#### WHAT TO PRODUCE
Leaving out all images, write out the records that follow exactly.

#### INFORMATION PROVIDED
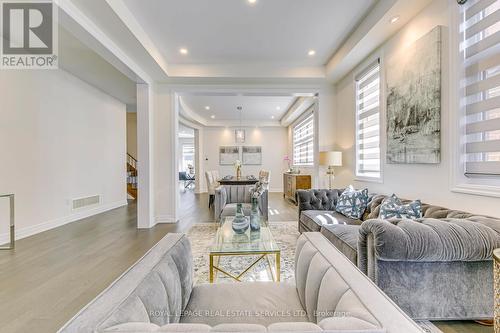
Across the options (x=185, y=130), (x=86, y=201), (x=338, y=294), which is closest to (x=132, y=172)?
(x=86, y=201)

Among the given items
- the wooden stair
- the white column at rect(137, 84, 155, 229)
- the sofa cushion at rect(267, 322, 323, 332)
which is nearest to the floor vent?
the white column at rect(137, 84, 155, 229)

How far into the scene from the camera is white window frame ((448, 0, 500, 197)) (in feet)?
7.25

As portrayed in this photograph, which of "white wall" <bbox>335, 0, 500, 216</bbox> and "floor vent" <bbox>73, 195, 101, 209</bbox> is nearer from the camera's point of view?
"white wall" <bbox>335, 0, 500, 216</bbox>

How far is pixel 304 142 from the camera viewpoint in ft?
26.5

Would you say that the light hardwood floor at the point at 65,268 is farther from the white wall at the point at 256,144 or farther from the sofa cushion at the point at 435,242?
the white wall at the point at 256,144

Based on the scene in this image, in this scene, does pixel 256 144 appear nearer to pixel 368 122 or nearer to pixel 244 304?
pixel 368 122

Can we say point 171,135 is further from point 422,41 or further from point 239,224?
point 422,41

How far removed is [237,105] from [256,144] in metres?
3.13

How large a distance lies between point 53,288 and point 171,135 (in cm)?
320

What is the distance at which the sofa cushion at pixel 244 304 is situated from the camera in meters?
1.12

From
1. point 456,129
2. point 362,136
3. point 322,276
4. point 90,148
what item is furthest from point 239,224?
point 90,148

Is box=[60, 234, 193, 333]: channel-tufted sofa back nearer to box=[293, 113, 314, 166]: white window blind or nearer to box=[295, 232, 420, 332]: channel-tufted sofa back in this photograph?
box=[295, 232, 420, 332]: channel-tufted sofa back

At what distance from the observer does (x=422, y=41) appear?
8.60 feet

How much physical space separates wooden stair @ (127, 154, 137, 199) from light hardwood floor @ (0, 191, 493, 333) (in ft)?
10.7
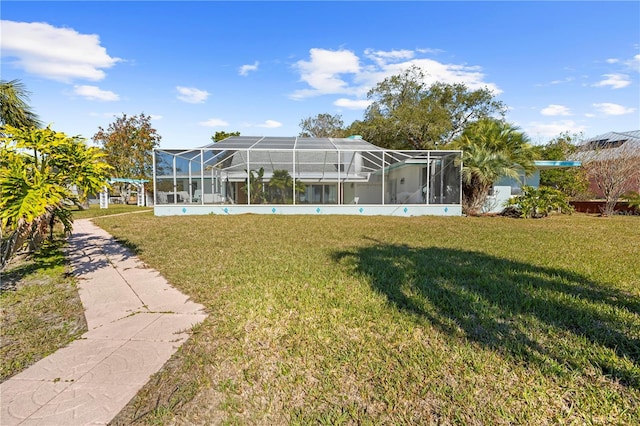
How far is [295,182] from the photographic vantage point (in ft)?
49.8

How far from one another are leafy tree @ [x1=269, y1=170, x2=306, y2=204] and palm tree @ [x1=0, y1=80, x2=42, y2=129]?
8.73 m

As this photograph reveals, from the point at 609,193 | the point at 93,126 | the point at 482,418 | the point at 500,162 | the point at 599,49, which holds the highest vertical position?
the point at 93,126

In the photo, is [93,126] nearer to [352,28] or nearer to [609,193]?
[352,28]

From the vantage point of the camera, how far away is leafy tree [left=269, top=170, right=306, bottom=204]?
1507cm

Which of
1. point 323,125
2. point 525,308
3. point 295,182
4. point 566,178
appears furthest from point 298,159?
point 323,125

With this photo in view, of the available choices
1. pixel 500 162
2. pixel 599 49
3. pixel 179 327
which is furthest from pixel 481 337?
pixel 500 162

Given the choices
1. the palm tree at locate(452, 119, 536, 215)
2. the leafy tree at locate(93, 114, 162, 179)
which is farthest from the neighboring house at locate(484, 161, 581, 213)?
the leafy tree at locate(93, 114, 162, 179)

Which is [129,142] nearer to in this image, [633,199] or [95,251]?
[95,251]

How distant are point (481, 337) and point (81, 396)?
9.83ft

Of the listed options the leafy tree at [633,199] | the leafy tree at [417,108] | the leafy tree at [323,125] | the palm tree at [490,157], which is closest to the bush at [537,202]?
the palm tree at [490,157]

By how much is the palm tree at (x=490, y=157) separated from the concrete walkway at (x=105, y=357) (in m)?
13.9

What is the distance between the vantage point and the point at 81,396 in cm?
200

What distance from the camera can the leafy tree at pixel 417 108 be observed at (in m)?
26.3

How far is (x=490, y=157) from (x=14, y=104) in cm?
1624
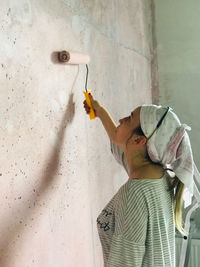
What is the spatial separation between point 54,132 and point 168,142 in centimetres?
43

#### SOLVED PROBLEM
Across the options (x=185, y=130), (x=86, y=201), (x=338, y=294), which is closest to (x=132, y=172)?
(x=86, y=201)

Among the given items
- the wooden stair
- the white column at rect(137, 84, 155, 229)
- the sofa cushion at rect(267, 322, 323, 332)
which is nearest to the floor vent?
the white column at rect(137, 84, 155, 229)

How far into the scene from the camera is white window frame ((448, 0, 500, 197)) (in feet)?
7.25

As portrayed in this photograph, which of "white wall" <bbox>335, 0, 500, 216</bbox> and "floor vent" <bbox>73, 195, 101, 209</bbox> is nearer from the camera's point of view?
"white wall" <bbox>335, 0, 500, 216</bbox>

How far is pixel 304 142 from the camera viewpoint in ft?
26.5

Would you say that the light hardwood floor at the point at 65,268 is farther from the white wall at the point at 256,144 or farther from the sofa cushion at the point at 435,242?
the white wall at the point at 256,144

Based on the scene in this image, in this scene, does pixel 256 144 appear nearer to pixel 368 122 or nearer to pixel 244 304?
pixel 368 122

Can we say point 171,135 is further from point 422,41 or further from point 239,224?
point 422,41

How far removed is [237,105] from [256,144] in metres?
3.13

How large a distance lies between point 53,288 and point 171,135 (in cm)?
320

What is the distance at which the sofa cushion at pixel 244 304 is situated from the camera in meters?
1.12

From
1. point 456,129
2. point 362,136
3. point 322,276
4. point 90,148
what item is furthest from point 239,224?
point 90,148

Is box=[60, 234, 193, 333]: channel-tufted sofa back nearer to box=[293, 113, 314, 166]: white window blind or nearer to box=[295, 232, 420, 332]: channel-tufted sofa back in this photograph?
box=[295, 232, 420, 332]: channel-tufted sofa back

At what distance from the observer does (x=422, y=41) appear?
8.60 feet

How much physical space separates wooden stair @ (127, 154, 137, 199) from light hardwood floor @ (0, 191, 493, 333) (in ft)?
10.7
How far is [295,182] from the photographic vantage point (in ft)?
49.8

How far from one another are leafy tree @ [x1=269, y1=170, x2=306, y2=204] and palm tree @ [x1=0, y1=80, x2=42, y2=129]?
8.73 m

As this photograph reveals, from the point at 609,193 | the point at 93,126 | the point at 482,418 | the point at 500,162 | the point at 599,49, which holds the highest vertical position?
the point at 93,126

In the photo, is [93,126] nearer to [352,28] or nearer to [609,193]?
[352,28]

From the vantage point of the camera, how far away is leafy tree [left=269, top=170, right=306, bottom=204]?
1507cm

Which of
1. point 323,125
2. point 525,308
3. point 295,182
4. point 566,178
appears furthest from point 298,159?
point 323,125

With this photo in view, of the available choices
1. pixel 500 162
2. pixel 599 49
3. pixel 179 327
which is furthest from pixel 481 337?
pixel 500 162

Given the choices
1. the palm tree at locate(452, 119, 536, 215)
2. the leafy tree at locate(93, 114, 162, 179)
which is farthest from the neighboring house at locate(484, 161, 581, 213)?
the leafy tree at locate(93, 114, 162, 179)

Which is [129,142] nearer to in this image, [633,199] or [95,251]?
[95,251]

How distant are point (481, 337) and point (81, 396)?
9.83ft

Of the listed options the leafy tree at [633,199] | the leafy tree at [417,108] | the leafy tree at [323,125] | the palm tree at [490,157], which is closest to the bush at [537,202]?
the palm tree at [490,157]

By how much is the palm tree at (x=490, y=157) separated from the concrete walkway at (x=105, y=357) (in m)?
13.9

What is the distance between the vantage point and the point at 81,396 in cm?
200

What distance from the camera can the leafy tree at pixel 417 108 be observed at (in m)?
26.3

How far is (x=490, y=157) from (x=14, y=104) in cm?
1624
What is the spatial separation between point 54,132 and point 168,142 in centimetres?
43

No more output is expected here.